26/06/2026
SERVICIO DIOCESANO DE COMUNICACIÓN
La distancia no reduce el dolor cuando el corazón sigue estando en casa. La comunidad venezolana residente en Salamanca vive estos días con profunda preocupación las consecuencias de los terremotos que han sacudido el país y que han dejado cientos de víctimas, miles de afectados y numerosas personas desaparecidas.

Elimar Uribe, miembro de la comunidad venezolana en Salamanca, reconoce que la incertidumbre y la impotencia marcan estas jornadas. “No se trata de mi familia, se trata de todo un país”, afirma, reflejando el sentimiento compartido por muchos compatriotas que, desde España, siguen minuto a minuto las noticias que llegan desde Venezuela.
Ante la tragedia, la primera respuesta ha sido la oración. “Ayer justamente estuvimos en misa reunidos porque, ante esta circunstancia, realmente es la oración. A veces hacemos muchas preguntas y es necesario ponerse en manos de Dios“, explica.
Aunque muchas familias han logrado contactar con sus seres queridos, la preocupación continúa siendo enorme por quienes todavía no han podido dar señales de vida. “Hay muchos desaparecidos y estamos esperando noticias. Estamos utilizando las redes sociales para tratar de localizar a familiares porque las comunicaciones son muy difíciles; internet apenas funciona y la situación es caótica”, señala.

La angustia se mezcla con el dolor por un país entero que trata de levantarse en medio de la devastación. “Cuando nos preguntan cómo está nuestra familia, damos gracias porque está bien, pero el problema es mucho más grande, somos muchos, hay muchas vidas perdidas y muchas personas que siguen atrapadas”, subraya y piensa que es algo escalofriante, “inimaginable cuando ves las imágenes”, relata.

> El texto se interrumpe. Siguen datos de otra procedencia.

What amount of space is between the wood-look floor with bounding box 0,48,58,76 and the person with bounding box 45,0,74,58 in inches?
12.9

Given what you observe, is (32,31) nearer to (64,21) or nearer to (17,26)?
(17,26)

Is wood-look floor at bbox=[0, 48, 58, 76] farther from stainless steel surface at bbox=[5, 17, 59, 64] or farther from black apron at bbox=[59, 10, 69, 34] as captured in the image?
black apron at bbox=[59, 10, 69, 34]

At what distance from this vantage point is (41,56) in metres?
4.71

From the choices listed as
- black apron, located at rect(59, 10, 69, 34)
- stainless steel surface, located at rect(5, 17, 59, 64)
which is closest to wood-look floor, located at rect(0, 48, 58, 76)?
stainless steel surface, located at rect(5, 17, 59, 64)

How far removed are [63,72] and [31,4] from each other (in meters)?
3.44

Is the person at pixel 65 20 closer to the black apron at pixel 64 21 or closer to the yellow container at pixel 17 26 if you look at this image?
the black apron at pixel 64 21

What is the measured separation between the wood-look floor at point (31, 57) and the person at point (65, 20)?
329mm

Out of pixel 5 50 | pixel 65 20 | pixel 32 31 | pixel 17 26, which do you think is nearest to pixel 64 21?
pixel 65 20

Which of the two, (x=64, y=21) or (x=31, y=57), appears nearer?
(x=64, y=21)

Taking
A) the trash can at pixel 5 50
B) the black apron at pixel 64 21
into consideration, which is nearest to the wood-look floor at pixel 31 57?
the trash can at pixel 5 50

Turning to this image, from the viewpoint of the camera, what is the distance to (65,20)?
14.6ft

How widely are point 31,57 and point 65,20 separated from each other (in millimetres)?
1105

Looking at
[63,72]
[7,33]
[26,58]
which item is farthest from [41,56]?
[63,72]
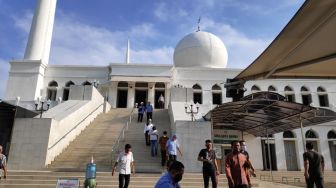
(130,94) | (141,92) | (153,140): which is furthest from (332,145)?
(153,140)

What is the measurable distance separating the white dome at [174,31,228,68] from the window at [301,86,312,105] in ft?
29.6

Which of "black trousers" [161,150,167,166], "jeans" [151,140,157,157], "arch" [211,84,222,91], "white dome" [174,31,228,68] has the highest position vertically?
"white dome" [174,31,228,68]

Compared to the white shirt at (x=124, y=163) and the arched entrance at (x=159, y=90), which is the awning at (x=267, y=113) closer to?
the white shirt at (x=124, y=163)

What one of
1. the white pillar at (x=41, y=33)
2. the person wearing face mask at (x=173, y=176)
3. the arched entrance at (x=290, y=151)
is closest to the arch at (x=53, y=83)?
the white pillar at (x=41, y=33)

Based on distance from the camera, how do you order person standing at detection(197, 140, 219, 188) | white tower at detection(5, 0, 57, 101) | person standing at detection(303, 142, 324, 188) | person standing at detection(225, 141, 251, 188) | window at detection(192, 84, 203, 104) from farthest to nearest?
window at detection(192, 84, 203, 104), white tower at detection(5, 0, 57, 101), person standing at detection(197, 140, 219, 188), person standing at detection(303, 142, 324, 188), person standing at detection(225, 141, 251, 188)

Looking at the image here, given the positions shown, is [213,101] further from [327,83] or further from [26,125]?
[26,125]

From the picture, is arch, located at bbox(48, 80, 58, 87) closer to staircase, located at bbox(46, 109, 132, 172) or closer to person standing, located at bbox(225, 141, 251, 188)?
staircase, located at bbox(46, 109, 132, 172)

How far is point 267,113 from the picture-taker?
43.9ft

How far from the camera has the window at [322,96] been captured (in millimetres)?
29188

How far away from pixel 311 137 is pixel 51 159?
68.3ft

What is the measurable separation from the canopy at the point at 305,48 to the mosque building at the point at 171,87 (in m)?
11.1

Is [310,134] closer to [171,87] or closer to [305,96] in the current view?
[305,96]

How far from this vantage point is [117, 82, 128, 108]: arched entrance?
96.0 feet

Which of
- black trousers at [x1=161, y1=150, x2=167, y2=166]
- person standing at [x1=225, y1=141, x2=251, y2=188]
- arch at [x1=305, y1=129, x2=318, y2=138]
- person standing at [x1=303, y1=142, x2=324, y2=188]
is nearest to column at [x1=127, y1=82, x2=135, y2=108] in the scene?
arch at [x1=305, y1=129, x2=318, y2=138]
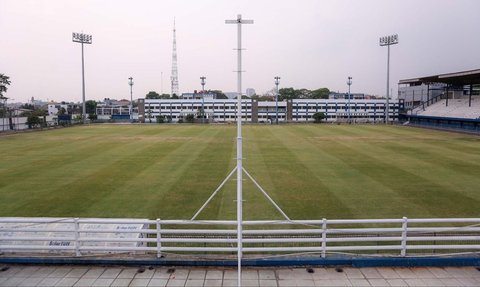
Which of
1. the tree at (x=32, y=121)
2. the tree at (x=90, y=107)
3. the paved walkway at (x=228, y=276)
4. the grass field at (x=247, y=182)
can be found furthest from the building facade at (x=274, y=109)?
the paved walkway at (x=228, y=276)

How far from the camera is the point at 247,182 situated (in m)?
23.8

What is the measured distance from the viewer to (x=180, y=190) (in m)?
21.5

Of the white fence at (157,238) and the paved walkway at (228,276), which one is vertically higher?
the white fence at (157,238)

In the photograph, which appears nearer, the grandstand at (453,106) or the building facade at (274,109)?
the grandstand at (453,106)

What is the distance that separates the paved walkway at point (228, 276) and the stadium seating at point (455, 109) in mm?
62879

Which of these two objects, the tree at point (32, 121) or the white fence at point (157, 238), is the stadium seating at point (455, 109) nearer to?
the white fence at point (157, 238)

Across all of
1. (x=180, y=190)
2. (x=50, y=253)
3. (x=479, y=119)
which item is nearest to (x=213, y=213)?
(x=180, y=190)

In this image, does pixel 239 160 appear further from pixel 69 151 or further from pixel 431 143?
pixel 431 143

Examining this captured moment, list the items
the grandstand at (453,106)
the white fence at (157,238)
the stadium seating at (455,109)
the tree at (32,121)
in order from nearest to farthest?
1. the white fence at (157,238)
2. the grandstand at (453,106)
3. the stadium seating at (455,109)
4. the tree at (32,121)

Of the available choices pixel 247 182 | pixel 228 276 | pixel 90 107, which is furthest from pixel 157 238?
pixel 90 107

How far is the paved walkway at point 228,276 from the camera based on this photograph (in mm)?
9164

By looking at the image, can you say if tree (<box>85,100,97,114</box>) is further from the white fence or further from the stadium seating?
the white fence

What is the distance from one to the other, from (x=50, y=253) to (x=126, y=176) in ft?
47.7

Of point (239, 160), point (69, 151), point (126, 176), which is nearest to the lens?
point (239, 160)
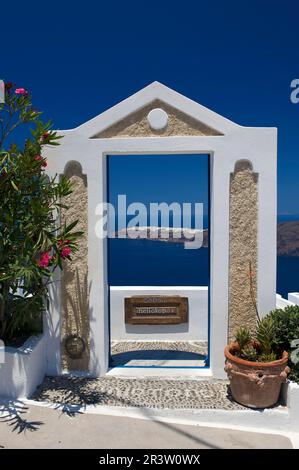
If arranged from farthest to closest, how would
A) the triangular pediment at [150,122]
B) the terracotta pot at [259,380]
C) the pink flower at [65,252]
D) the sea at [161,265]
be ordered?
the sea at [161,265], the triangular pediment at [150,122], the pink flower at [65,252], the terracotta pot at [259,380]

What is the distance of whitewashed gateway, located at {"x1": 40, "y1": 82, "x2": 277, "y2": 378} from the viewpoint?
689cm

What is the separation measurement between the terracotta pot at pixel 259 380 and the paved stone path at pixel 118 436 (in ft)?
2.04

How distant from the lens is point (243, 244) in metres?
7.03

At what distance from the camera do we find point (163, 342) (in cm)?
1080

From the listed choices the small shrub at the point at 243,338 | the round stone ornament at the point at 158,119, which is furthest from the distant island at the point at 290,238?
the round stone ornament at the point at 158,119

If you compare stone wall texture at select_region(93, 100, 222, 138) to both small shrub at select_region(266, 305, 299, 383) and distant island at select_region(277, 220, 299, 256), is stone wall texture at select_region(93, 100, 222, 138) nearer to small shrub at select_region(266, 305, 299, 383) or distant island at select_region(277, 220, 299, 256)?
small shrub at select_region(266, 305, 299, 383)

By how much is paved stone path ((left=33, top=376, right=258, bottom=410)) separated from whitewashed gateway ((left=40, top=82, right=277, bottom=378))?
A: 358 millimetres

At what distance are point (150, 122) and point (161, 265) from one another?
1208 centimetres

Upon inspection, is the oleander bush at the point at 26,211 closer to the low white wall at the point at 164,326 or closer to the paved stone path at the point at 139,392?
the paved stone path at the point at 139,392

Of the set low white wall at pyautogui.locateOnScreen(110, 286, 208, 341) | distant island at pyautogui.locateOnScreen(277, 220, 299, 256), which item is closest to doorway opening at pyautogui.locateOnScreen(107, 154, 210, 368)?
low white wall at pyautogui.locateOnScreen(110, 286, 208, 341)

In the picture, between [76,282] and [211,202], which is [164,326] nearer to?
[76,282]

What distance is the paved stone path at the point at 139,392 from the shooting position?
614 centimetres
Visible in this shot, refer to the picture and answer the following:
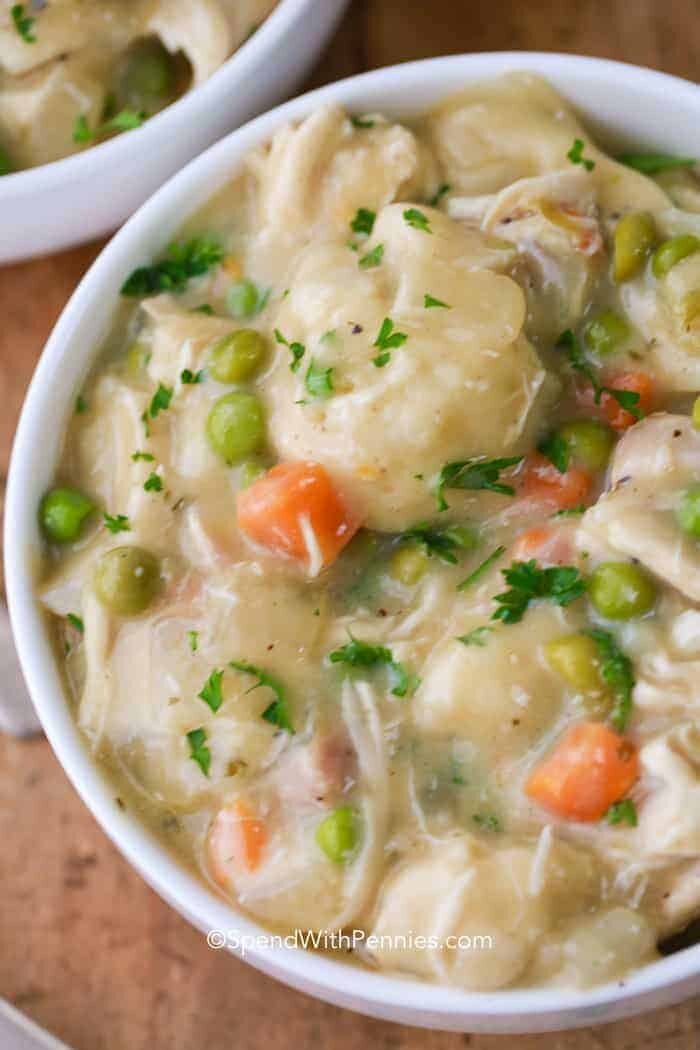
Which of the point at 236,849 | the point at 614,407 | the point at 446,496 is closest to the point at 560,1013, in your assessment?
the point at 236,849

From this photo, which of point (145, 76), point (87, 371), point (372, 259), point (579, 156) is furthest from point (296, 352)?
point (145, 76)

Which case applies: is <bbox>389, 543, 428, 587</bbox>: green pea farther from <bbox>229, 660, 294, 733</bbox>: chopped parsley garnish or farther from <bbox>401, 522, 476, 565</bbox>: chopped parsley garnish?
<bbox>229, 660, 294, 733</bbox>: chopped parsley garnish

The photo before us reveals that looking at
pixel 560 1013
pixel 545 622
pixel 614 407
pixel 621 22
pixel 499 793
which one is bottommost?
pixel 560 1013

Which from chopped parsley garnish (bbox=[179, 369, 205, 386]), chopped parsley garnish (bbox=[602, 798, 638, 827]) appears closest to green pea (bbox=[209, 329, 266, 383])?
chopped parsley garnish (bbox=[179, 369, 205, 386])

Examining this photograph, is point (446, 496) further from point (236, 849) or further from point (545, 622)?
point (236, 849)

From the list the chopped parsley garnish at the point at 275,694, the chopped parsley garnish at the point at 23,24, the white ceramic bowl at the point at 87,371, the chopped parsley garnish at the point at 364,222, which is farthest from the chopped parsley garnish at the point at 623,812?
the chopped parsley garnish at the point at 23,24

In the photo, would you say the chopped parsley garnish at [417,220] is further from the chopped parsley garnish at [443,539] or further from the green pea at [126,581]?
the green pea at [126,581]
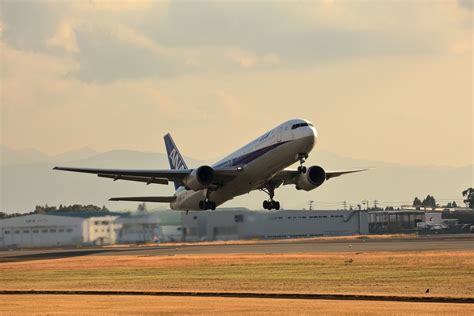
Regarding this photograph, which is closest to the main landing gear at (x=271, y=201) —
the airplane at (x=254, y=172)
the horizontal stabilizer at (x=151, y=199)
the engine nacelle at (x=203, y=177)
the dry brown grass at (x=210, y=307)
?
the airplane at (x=254, y=172)

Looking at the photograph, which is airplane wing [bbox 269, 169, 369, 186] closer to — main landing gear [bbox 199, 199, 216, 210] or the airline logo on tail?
main landing gear [bbox 199, 199, 216, 210]

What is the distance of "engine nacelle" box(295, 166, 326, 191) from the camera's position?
68375mm

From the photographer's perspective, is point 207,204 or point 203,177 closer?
point 203,177

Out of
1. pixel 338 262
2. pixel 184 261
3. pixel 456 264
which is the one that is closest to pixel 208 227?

La comunidad venezolana ya ha comenzado a coordinarse con Cáritas Diocesana para canalizar la ayuda que pueda llegar desde Salamanca. En un primer momento se había planteado la posibilidad de habilitar puntos de recogida, aunque las dificultades logísticas obligan, por ahora, a priorizar las aportaciones económicas destinadas a Cáritas Venezuela.
“Estamos trabajando junto a Cáritas y la diócesis para encontrar la mejor manera de ayudar, y la próxima semana estudiaremos la posibilidad de recoger material, pero, sobre todo, suministros médicos, que es lo que más se necesita en estos momentos”, explica Elimar.
La situación en los centros sanitarios es especialmente delicada. “En los hospitales faltan cosas básicas como alcohol o gasas, los médicos nos están trasladando directamente las necesidades que tienen para poder atender a todos los heridos”, añade.
En medio del sufrimiento también emergen historias que alimentan la esperanza. Una de ellas ha conmovido profundamente a la comunidad venezolana en Salamanca: el rescate con vida de un bebé de apenas diez meses en una de las zonas más castigadas por el seísmo.
“El edificio se derrumbó completamente y el niño sobrevivió, sus padres fallecieron, pero él pudo ser rescatado”, relata, y añade que son esas cosas que uno solo puede entender como un milagro, “como un regalo de Dios en medio de tanto dolor”, recuerda emocionada.
Mientras continúan las labores de búsqueda y rescate, los venezolanos residentes en Salamanca mantienen viva la esperanza y agradecen el apoyo recibido por la sociedad española. “España siempre nos ha abierto las puertas y solo podemos dar las gracias por el cariño y la solidaridad que estamos recibiendo en estos momentos tan difíciles”, concluye.